The second patient was referred to our clinic at the age of 19 years because of left type I Duane syndrome and a partial trisomy of chromosome 10. He was born full-term with a birth weight of 6 pounds 8 ounces, and with several congenital anomalies. His head examination is significant for an irregular hair growth pattern; prominent brow; thick eyebrows and eyelashes; triangular, low-set, posteriorly rotated ears with simple helices; narrow nasal bridge; pointed nasal tip; thick columella; bifid uvula; dental crowding; and a small chin ( Figure 1 ). He has narrow shoulders, gynecomastia, and an asymmetrical posterior thorax with kyphosis. Musculoskeletal examination reveals limited motion of the shoulders, elbows, wrists, and fingers; hyperextended left wrist with ulnar deviation; and broad thumbs. His left leg is longer than the right and he has an inability to straighten the left leg. The right knee is larger than the left and he has an inability to fully extend the right knee. He has limited ankle flexion, his feet are turned outward, and the great toes are angulated. Spasticity is present in all 4 extremities, and the patient has a wide-based gait. The patient also has global developmental delay with mental retardation, bowel and bladder incontinence, and a hypoplastic right kidney.
This patient underwent chromosomal staining and FISH analysis shortly after birth, demonstrating the presence of extra material on the end of chromosome 2p, but the origin of this material could not be identified at the time. His parents were found to have normal chromosomal staining patterns. At the age of 19, microarray analysis and repeat FISH was conducted by the ChildLab Cytogenetics Laboratory of Nationwide Children’s Hospital in Columbus, Ohio, USA using the SignatureSelect OS 105K v1.1 microarray (Signature Genomic Laboratories, LLC). This microarray identified trisomy of a 33.75-Mb region of chromosome 10 (10q24.2q26.3(101,532,585-135,284,169) × 3), a region containing over 300 genes. A trisomy of 20q13.12 was also discovered, though this region contains only the 3′ portion of 1 gene, SLC2A10 . FISH demonstrated that the extra chromosome 10 material was translocated to chromosome 2p25.3, with no loss of material at 2p. The extra copy of 20q13.12 was adjacent to the normal copy and was thought unlikely to be of clinical significance.

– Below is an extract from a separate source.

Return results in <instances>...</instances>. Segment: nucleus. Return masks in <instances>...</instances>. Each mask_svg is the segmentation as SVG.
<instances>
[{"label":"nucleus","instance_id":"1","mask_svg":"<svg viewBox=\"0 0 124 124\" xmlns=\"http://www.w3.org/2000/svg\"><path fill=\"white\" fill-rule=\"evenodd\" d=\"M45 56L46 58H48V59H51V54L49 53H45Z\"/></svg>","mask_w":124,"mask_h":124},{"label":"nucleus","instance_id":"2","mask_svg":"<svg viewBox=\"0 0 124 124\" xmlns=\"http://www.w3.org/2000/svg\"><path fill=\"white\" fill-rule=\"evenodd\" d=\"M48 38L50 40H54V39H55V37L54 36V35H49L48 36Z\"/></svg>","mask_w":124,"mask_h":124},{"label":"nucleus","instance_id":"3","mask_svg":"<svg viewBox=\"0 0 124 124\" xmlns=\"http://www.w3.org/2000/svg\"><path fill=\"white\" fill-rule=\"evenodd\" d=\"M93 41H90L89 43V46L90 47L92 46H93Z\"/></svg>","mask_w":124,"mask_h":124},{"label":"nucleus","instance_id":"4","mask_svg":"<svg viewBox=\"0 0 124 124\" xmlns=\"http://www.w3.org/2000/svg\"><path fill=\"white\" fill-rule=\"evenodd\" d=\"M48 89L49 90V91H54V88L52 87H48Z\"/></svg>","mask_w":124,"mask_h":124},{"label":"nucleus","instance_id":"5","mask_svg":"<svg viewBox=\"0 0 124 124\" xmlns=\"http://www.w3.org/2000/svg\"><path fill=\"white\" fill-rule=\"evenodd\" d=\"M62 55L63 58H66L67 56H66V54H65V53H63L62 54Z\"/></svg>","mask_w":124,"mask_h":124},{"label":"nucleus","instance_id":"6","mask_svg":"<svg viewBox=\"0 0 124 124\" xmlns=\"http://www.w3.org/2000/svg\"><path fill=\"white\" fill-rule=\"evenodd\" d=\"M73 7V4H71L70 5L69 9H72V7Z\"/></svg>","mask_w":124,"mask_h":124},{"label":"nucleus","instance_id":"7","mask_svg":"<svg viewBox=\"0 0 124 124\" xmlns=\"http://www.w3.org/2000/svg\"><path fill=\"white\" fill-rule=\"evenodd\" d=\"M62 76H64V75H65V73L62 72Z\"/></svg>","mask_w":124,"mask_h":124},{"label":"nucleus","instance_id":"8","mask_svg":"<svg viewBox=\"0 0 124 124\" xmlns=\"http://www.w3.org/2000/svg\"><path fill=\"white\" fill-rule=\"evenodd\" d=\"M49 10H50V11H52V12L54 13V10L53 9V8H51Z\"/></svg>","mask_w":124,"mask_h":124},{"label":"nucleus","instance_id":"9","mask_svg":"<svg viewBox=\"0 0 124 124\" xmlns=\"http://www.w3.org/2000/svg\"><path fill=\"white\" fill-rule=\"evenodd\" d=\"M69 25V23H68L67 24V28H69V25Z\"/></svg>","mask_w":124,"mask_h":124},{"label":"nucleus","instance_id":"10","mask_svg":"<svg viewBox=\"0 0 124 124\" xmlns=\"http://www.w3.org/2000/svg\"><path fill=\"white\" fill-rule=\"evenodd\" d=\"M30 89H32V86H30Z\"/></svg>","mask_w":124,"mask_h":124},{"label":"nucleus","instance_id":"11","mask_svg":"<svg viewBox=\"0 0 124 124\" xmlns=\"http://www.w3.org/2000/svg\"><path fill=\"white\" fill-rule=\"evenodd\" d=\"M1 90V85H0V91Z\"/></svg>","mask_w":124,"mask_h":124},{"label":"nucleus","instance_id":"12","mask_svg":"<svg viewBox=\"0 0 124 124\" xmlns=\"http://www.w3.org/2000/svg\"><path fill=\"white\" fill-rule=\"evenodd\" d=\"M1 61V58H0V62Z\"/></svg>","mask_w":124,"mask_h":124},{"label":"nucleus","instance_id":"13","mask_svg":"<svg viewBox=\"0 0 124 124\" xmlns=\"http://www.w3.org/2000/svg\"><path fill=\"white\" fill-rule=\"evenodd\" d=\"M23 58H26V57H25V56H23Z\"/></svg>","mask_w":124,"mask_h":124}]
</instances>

In addition to Duane syndrome, the patient’s ophthalmic history was significant for accommodative esotropia treated with glasses and patching beginning at 4 years of age. He had a remote history of head tilting, but this was attributed to torticollis and was corrected with cervical fusion surgery at the age of 6 years. On presentation to our clinic, the patient’s corrected visual acuity was 20/20 in the right eye and 20/40 in the left eye, demonstrating amblyopia. Abduction of the left eye was limited to 10 degrees, while adduction was limited to 50 degrees and elevation was limited to 40 degrees. The right eye had normal motility. In addition, the patient had blepharophimosis, thick long lashes, iris transillumination, and an anomalous optic nerve that appeared smaller than normal in diameter, with fine macular and extramacular drusen in both eyes ( Figure 2 ).